So you were there right through the downturn?
Well, I was there for a number of interesting events. Not just downturns. I was there for Enron, I was there for Parmalat, which happened in Italy. I was there during Savings and Loans. Actually, as an analyst, I was there for Executive Life, which was a big insurance company going default. So I had seen the ups and downs of the market, but I will say the credit crisis is something that even I never experienced because it was so national, so deep and affected globally a lot of different players.
Is that part of the reason you wanted to move on and try something else for a bit?
Initially, my thoughts were that I really wanted to make sure that people understood the Standard & Poor’s position and get the concept out there of what a rating is. A rating doesn’t speak to pricing, it doesn’t speak to liquidity: It speaks to credit. And that yes, in hindsight, we probably made some—I would say this across the board for rating agencies and the industry in general—assumptions. The view of the housing market was just blown to pieces because of the national housing crisis and the fact that you had a lot of securitizations that were pools of pools of pools of residential mortgages. I wanted to really make clear, as head of ratings, that while people presupposed that all we did was look at housing appreciation, in fact what rating agencies did was actually stress test it and look at the housing market depreciation. No one thought the housing market was going to continue to grow.
I think what the rating agencies learned was that they had to maintain and make sure that people who participated in the marketplace who used ratings understood what a rating was and what it was not. I think rating agencies have to take ownership in ensuring what the rating speaks to and what it doesn’t speak to and I think investor education was something that everybody learned after the crisis, that you not only had to give really transparent information about how you rate a deal, but you have to include in that a lot of investor education. Albeit, in the structured market initially it was very highly sophisticated investors and then ultimately as the market got larger and larger you had a bunch of pension funds investing in it, and I think it really struck home—literally homes—in that people were caught in a situation where they were personally impacted. It was a perfect storm.
What about commercial deals?
Commercial mortgages and a lot of asset-backed deals actually faired very well in the market. Right now, [the] Dodd Frank [Wall Street Consumer Reform and Protection Act] is approaching—this is my opinion—and it’s a broad swath of regulation that is more ‘one size fits all,’ which is not necessarily the case in the capital markets. What we’re seeing now is different types of regulation, whether it’s from Basel III or some aspect of Dodd Frank, headed in the right direction but [the combination] has unintended consequences. I think that’s why right now you’re seeing some real struggles in the capital markets, and it’s really important that people understand that securitization in and of itself is a very economic way of getting financing to small- and medium-sized businesses. It creates economic growth. That doesn’t say that there not some very questionable structures out there, but the concept of securitization is really around the economics of getting capital into the marketplace to allow for economic growth to happen. Without that you tend to see it not siphon down into the middle classes, or the tertiary and secondary markets.

**Records**

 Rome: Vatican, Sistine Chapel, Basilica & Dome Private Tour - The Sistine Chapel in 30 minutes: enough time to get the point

...

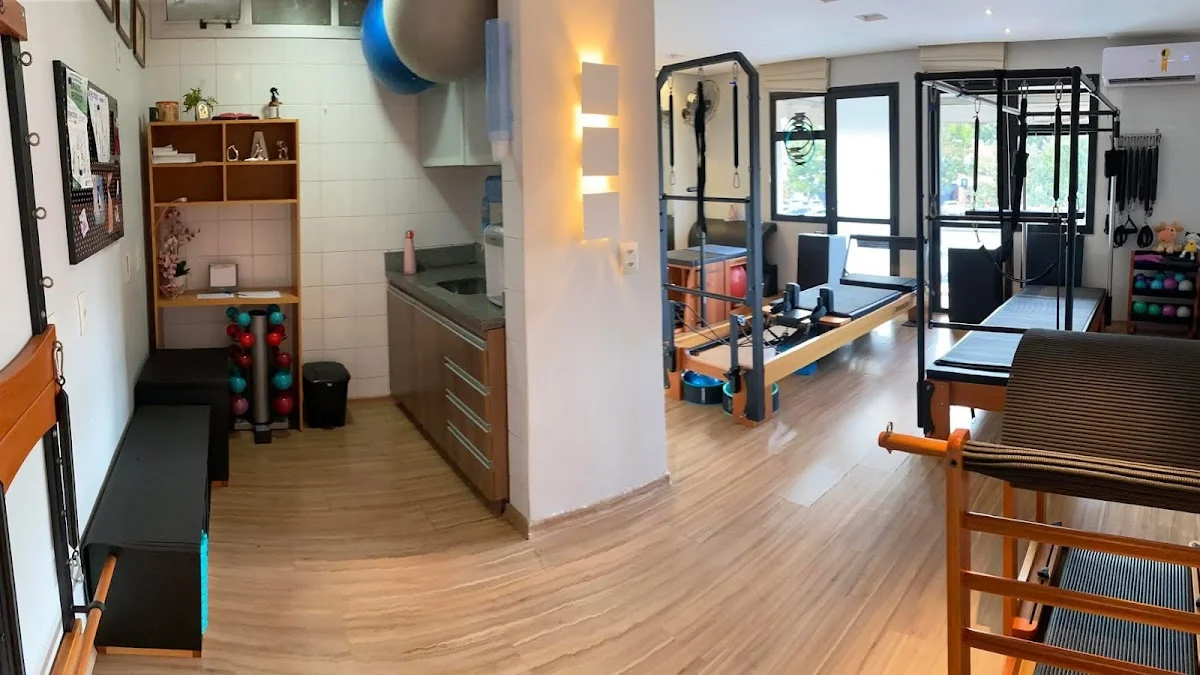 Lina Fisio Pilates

...

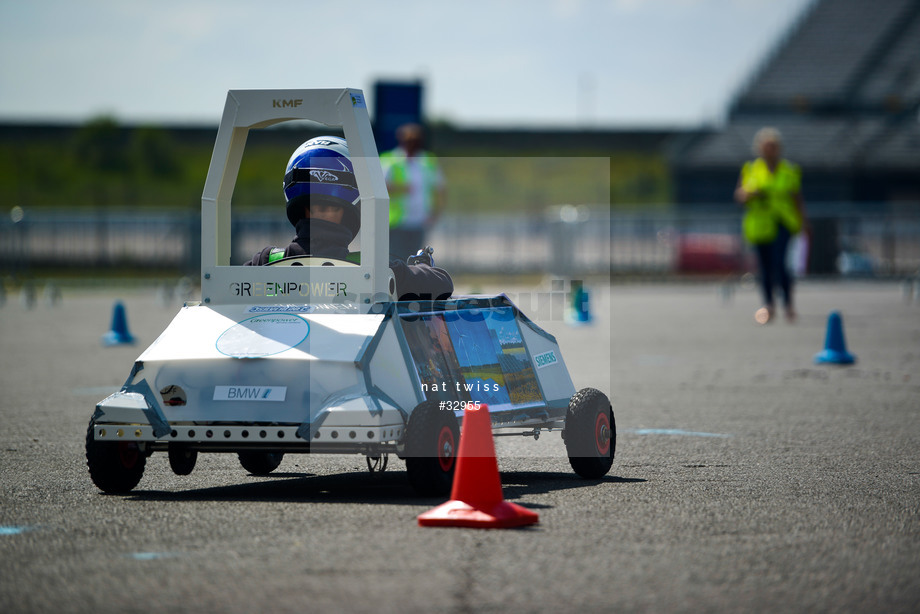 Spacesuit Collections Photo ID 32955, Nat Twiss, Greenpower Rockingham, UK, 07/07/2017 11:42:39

**Task requirements**
a) Decide whether each statement below agrees with the interview on credit ratings, answering yes or no and quoting the words of the interview that settle it: (i) The speaker was present for Enron. (ii) A rating speaks to pricing. (iii) Commercial mortgages fared poorly in the market.
b) Answer these questions from the interview on credit ratings:
(i) In which country did Parmalat happen?
(ii) Who ended up investing in the structured market as it grew larger?
(iii) To what kind of businesses does securitization get financing, according to the speaker?

**Answers per task**
a)
(i) Yes: "I was there for Enron"
(ii) No: "A rating doesn’t speak to pricing"
(iii) No: "Commercial mortgages and a lot of asset-backed deals actually faired very well in the market."

b)
(i) Italy
(ii) A bunch of pension funds
(iii) Small- and medium-sized businesses